Utilizzare Facebook sul posto di lavoro può condurre ad un procedimento penale per peculato e abuso d’ufficio? Se si tratta di un pubblico ufficiale o di un incaricato di pubblico servizio (figure normalmente – ma non esclusivamente – tipiche del pubblico impiego), la Procura di Forlì-Cesena risponde affermativamente. Lo riferisce il Resto del Carlino (che pone l’enfasi soprattutto sul social network, ma il problema è generalizzato) e la notizia si sta già propagando in Rete.
Personalmente, ho qualche perplessità. Non è la prima volta che per l’abuso di strumenti informatici, specie se collegati ad Internet, si ipotizza il peculato. Infatti, si conosce almeno un precedente di Cassazione abbastanza noto.

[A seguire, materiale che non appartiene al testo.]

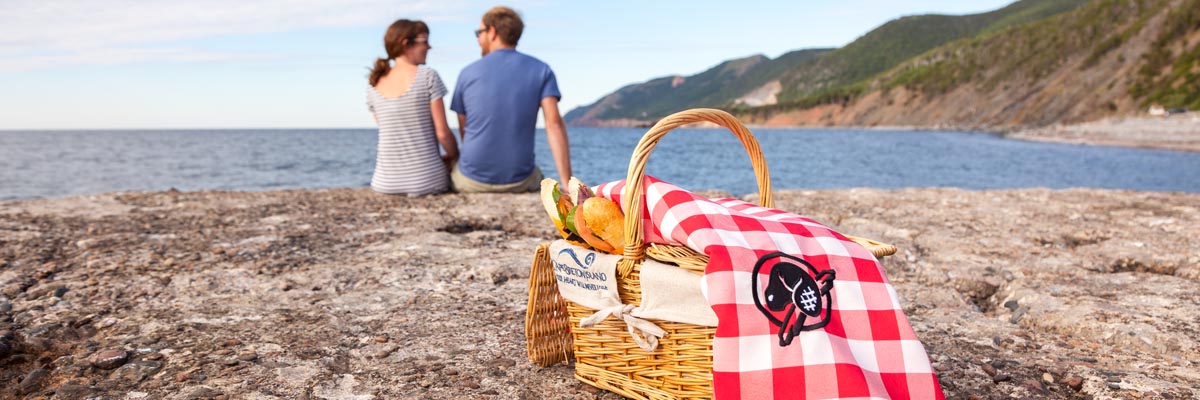 A couple savors in the beautiful view from their perfect picnic place at La Bloc, where they will enjoy their take-out picnic, ordered from a local restaurant, with their Cape Breton Island basket and Parks Canada picnic blanket at Cape Breton Highlands National Park.
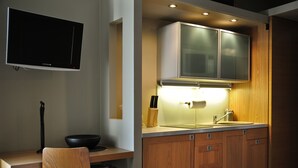 Une cuisine moderne avec des meubles en bois, un four à micro-ondes encastré et un téléviseur à écran plat fixé au mur.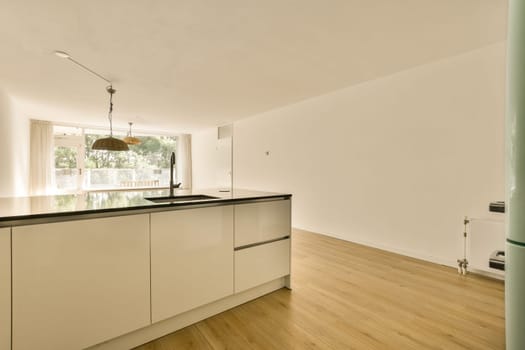 a kitchen with white cabinets and black counter tops on the island in front of the sink is open to the living room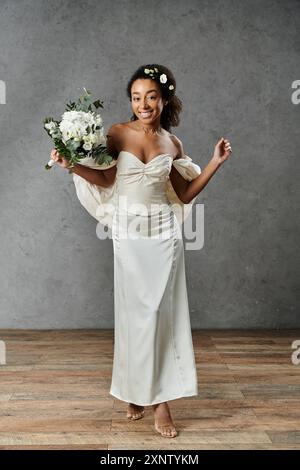 Une belle mariée afro-américaine dans une robe de mariée blanche avec des fleurs dans ses cheveux, debout sur un fond gris. Banque D'Images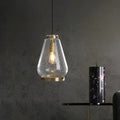 Modern seeded glass pendant light with brass rim bedroom
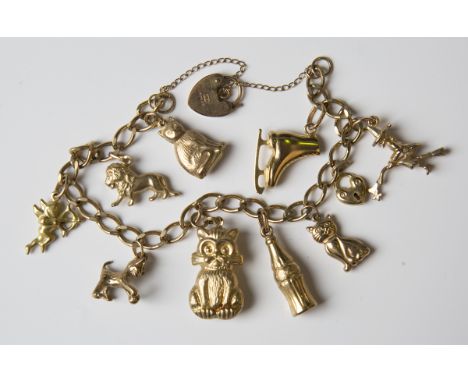 A 9ct gold curblink charm bracelet, fitted with nine 9ct gold charms, including a lion, four cats and a witch on a broomstick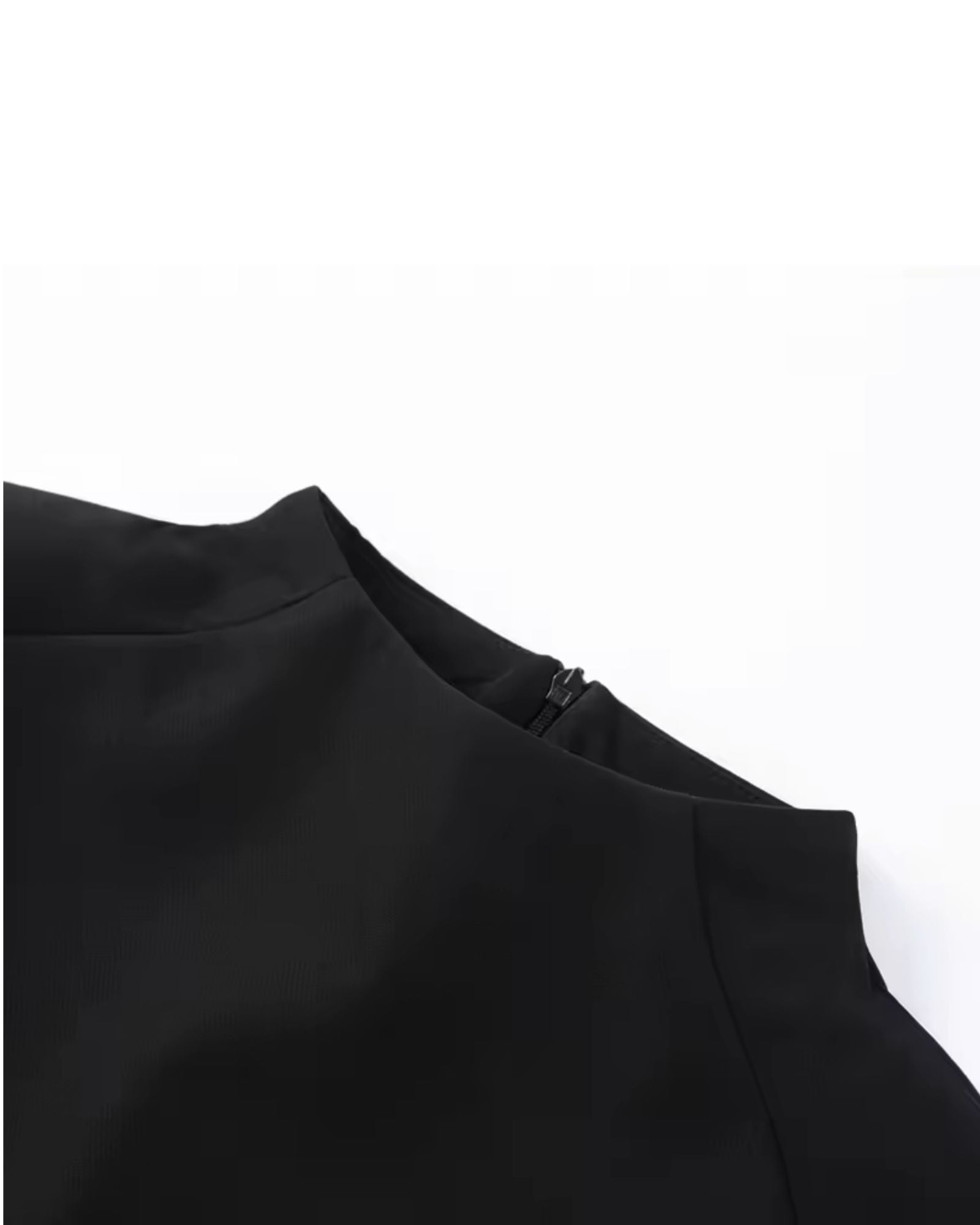 Close-up of black sculpted shoulder cape top with high collar - minimalist luxury womens fashion 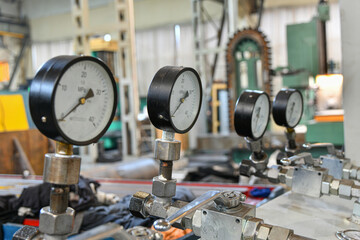 High pressure gauges with changeover valves in the hydraulic supply system.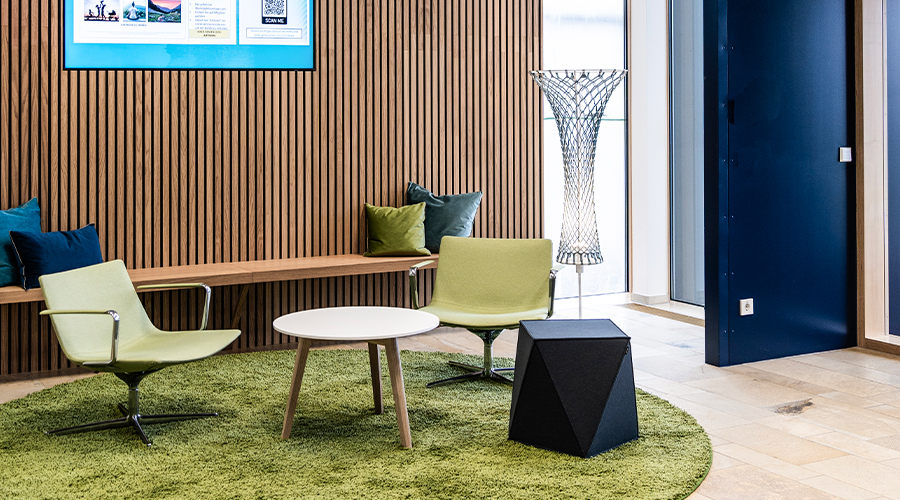 Modern gestaltete Sitzlounge als Arbeitswelt für Artivion mit grünem Teppich, grünen Sesseln, Holzpaneelwand und integriertem Bildschirm zur digitalen Unternehmenskommunikation. Atelier Türke entwarf diesen einladenden Raum für gemeinsames Arbeiten und Aufenthalt im Unternehmen.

Il fatto è che, come dice la sentenza citata, per il reato in esame occorre verificare la sussistenza di un danno che però, come sappiamo, in presenza di utenze “flat” non è calcolabile.
Fermo restando che, come tengo sempre a dire, sulla scorta di un articolo giornalistico non si traggono conclusioni giuridiche. In più, da un caso concreto non si trae necessariamente un principio.
Prudenza, dunque.
Perché nel caso di una connessione con tariffa flat il danno non dovrebbe essere calcolabile? E’ vero che non pagando a byte non posso calcolare direttamente il costo sopportato ma è altrettanto vero che potrei aver dovuto ampliare la banda a causa dell’abuso della stessa. Alcune aziende spendono in sistemi di ottimizzazione dell’uso della banda perché non possono procedere all’aumento della stessa banda.
Forse non è banalmente calcolabile ma è sicuramente un danno dimostrabile con un minimo di analisi dell’utilizzo della banda stessa…
Commento al volo senza pretesa di verità! 🙂
Ciao, Francesco aka Quasidot.
In effetti potrebbe essere, ma penso sia un caso relativamente raro, dubito si verifichi nel pubblico.